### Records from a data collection
####
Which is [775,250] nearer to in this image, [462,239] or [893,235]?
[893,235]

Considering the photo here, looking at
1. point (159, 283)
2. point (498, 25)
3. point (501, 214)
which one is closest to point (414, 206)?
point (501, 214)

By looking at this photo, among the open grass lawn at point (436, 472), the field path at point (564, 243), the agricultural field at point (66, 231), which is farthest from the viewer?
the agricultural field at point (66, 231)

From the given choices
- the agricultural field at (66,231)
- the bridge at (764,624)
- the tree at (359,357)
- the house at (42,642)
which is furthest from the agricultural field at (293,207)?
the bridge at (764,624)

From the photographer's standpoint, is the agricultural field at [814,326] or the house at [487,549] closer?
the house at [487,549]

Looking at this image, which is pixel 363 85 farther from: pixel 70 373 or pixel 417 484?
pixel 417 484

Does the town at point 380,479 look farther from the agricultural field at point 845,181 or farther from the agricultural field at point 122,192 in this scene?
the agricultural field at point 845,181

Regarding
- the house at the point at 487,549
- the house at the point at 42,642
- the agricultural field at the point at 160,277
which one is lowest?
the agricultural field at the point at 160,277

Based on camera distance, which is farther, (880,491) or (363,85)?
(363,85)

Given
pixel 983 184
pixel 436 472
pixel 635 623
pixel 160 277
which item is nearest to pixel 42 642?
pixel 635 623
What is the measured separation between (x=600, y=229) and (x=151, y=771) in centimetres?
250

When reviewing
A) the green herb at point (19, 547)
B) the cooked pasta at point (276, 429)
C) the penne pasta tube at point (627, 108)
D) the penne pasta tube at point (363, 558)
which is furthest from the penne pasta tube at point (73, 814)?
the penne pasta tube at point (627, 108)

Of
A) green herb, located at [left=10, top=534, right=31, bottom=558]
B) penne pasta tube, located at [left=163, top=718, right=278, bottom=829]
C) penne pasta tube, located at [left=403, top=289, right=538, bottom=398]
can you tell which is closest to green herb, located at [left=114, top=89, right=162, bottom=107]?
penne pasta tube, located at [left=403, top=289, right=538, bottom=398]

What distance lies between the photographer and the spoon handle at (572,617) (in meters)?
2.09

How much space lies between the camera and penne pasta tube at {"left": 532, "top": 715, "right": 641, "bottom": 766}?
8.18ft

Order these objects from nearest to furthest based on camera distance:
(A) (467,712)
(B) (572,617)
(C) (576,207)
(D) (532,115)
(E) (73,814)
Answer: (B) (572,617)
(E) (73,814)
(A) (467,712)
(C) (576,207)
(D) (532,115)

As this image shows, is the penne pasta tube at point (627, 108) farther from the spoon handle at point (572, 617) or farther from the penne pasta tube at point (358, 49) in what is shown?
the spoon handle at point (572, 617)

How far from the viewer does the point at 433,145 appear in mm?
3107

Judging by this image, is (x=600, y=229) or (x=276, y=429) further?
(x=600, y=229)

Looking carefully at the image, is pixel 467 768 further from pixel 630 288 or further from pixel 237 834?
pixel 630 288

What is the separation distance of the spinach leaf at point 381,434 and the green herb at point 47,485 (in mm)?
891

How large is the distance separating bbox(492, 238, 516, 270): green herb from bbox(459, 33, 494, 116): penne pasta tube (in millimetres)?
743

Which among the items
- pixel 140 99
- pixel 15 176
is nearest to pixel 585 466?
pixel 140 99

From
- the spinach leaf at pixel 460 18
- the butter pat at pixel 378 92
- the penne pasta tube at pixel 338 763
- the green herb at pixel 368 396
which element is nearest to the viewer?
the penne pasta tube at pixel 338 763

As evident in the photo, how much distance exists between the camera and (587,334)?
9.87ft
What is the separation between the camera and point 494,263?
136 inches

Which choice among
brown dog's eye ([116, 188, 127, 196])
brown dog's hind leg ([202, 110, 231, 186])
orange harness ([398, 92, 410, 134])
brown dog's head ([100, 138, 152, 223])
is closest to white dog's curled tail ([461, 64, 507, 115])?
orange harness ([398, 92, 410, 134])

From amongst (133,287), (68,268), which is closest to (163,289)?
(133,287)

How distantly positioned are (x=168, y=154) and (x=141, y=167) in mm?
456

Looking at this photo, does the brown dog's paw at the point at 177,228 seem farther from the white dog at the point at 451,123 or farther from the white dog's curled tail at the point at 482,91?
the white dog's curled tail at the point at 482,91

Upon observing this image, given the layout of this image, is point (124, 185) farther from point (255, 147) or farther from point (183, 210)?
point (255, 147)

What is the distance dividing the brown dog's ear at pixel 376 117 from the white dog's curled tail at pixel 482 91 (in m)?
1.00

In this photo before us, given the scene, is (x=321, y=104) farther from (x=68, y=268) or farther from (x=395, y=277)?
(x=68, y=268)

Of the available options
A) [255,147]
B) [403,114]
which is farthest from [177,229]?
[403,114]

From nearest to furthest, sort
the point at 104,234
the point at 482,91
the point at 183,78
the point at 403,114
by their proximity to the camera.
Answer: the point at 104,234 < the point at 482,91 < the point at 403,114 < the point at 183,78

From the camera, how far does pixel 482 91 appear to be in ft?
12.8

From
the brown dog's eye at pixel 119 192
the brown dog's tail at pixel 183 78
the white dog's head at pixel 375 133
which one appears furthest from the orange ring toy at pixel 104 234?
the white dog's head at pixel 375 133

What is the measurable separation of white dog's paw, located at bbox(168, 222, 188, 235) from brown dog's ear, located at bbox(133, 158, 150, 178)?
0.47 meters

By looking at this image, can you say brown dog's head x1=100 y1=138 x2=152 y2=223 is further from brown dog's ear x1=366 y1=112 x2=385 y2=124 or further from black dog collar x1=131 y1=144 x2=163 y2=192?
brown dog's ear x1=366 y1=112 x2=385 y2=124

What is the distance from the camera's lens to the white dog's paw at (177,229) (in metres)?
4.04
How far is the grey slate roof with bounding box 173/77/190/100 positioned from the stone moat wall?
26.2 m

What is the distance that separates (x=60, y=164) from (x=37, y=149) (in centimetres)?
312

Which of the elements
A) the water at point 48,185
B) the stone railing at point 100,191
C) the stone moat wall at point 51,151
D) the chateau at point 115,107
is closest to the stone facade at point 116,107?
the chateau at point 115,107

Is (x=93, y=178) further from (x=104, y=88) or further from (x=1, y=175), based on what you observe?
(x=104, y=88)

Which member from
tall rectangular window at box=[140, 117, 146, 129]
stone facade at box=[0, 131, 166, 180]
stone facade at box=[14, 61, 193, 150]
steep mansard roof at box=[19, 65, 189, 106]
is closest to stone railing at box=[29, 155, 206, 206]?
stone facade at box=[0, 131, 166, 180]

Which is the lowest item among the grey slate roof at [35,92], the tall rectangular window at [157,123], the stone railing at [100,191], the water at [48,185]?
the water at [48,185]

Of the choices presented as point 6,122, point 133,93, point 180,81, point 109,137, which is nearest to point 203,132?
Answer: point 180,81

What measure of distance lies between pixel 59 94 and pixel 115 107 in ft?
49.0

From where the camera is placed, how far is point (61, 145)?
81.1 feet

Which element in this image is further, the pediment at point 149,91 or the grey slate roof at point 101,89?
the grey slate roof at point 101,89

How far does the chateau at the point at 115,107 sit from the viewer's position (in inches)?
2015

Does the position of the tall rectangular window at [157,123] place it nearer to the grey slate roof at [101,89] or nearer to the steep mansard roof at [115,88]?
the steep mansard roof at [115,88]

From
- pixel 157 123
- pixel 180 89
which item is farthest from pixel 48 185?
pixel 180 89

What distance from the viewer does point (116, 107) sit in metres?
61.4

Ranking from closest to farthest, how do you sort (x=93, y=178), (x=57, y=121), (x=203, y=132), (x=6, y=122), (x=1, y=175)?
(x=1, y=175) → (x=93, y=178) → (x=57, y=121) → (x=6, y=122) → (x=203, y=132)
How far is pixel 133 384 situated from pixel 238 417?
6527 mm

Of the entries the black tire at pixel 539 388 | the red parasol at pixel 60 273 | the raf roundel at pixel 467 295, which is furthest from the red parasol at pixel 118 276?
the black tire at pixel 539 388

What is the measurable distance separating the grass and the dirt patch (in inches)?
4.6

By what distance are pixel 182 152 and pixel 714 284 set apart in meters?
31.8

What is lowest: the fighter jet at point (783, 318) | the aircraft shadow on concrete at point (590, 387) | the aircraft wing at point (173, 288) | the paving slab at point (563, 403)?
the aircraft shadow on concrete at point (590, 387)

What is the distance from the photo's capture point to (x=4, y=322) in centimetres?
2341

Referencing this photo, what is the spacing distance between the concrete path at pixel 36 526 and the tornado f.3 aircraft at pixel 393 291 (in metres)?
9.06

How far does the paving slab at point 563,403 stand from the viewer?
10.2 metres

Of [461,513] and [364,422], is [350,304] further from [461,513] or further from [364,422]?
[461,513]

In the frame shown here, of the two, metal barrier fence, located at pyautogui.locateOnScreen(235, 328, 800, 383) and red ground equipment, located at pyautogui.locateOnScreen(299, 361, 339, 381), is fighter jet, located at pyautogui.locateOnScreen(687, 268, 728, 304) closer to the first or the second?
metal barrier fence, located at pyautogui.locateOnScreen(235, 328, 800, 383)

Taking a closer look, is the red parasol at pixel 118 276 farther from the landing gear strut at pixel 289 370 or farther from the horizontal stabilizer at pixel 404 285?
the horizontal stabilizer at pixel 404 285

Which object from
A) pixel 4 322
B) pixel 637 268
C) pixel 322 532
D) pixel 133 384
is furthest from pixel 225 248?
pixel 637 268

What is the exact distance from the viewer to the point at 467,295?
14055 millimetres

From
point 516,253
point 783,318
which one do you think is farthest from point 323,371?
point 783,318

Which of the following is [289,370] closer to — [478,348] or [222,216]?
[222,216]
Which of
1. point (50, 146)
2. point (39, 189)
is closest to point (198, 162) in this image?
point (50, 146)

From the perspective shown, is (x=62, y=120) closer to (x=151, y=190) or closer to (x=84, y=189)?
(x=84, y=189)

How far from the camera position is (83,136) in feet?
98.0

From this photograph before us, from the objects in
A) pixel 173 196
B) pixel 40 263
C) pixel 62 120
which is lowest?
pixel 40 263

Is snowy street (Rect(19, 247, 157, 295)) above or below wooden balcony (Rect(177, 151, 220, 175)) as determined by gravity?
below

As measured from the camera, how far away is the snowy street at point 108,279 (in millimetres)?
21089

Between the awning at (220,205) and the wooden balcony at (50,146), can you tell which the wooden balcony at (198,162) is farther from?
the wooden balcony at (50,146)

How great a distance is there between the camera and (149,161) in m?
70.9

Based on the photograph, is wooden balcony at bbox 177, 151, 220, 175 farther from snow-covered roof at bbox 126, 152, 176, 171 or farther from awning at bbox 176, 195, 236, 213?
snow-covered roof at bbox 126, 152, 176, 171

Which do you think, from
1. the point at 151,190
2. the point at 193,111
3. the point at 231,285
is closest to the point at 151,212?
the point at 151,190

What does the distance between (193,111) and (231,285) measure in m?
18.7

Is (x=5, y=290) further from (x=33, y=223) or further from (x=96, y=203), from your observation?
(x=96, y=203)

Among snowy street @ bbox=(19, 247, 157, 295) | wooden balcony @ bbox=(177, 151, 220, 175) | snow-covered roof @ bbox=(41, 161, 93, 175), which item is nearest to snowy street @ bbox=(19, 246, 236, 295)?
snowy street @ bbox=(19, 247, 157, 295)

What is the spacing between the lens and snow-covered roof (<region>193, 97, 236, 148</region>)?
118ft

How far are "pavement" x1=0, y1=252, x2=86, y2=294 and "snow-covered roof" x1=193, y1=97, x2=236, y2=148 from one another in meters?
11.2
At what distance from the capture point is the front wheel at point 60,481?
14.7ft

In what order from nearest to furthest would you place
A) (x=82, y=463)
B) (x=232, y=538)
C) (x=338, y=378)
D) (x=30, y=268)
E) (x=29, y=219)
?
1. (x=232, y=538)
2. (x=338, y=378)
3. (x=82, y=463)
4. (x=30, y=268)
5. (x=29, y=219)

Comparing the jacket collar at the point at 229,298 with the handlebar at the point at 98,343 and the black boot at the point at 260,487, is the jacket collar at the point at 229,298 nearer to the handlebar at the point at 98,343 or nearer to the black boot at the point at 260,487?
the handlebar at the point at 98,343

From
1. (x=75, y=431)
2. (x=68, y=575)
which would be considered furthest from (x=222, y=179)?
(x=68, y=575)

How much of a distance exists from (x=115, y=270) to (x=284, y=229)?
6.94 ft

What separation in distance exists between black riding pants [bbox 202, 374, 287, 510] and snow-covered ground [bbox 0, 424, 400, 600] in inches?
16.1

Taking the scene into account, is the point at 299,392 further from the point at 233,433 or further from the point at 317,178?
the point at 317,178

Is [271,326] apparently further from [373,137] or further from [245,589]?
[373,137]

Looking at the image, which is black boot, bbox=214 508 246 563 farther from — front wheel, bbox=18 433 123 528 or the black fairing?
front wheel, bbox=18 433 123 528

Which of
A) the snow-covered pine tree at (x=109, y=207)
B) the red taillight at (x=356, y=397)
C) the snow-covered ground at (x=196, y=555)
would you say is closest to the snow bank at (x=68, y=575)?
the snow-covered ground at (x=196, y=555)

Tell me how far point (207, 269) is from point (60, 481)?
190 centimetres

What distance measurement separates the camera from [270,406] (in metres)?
####
### Task
Above are the records; copy exactly the lines from the one with "Comparing the jacket" through the final line.

### Output for this exercise
Comparing the jacket collar at the point at 229,298 with the handlebar at the point at 98,343 and the black boot at the point at 260,487, is the jacket collar at the point at 229,298 nearer to the handlebar at the point at 98,343 or nearer to the black boot at the point at 260,487?
the handlebar at the point at 98,343

From
1. (x=75, y=431)
2. (x=68, y=575)
which would be considered furthest from (x=222, y=179)?
(x=68, y=575)

How much of a distance exists from (x=115, y=270) to (x=284, y=229)?
6.94 ft

What separation in distance exists between black riding pants [bbox 202, 374, 287, 510] and snow-covered ground [bbox 0, 424, 400, 600] in inches?
16.1

Taking the scene into account, is the point at 299,392 further from the point at 233,433 or further from the point at 317,178?
the point at 317,178

Is [271,326] apparently further from [373,137] or further from [245,589]?
[373,137]

Looking at the image, which is black boot, bbox=214 508 246 563 farther from — front wheel, bbox=18 433 123 528 or the black fairing?
front wheel, bbox=18 433 123 528

Which of
A) the snow-covered pine tree at (x=109, y=207)
B) the red taillight at (x=356, y=397)
C) the snow-covered ground at (x=196, y=555)
would you say is closest to the snow bank at (x=68, y=575)?
the snow-covered ground at (x=196, y=555)

Tell me how far point (207, 269) is from point (60, 481)?
190 centimetres

What distance measurement separates the camera from [270,406] (in metres)?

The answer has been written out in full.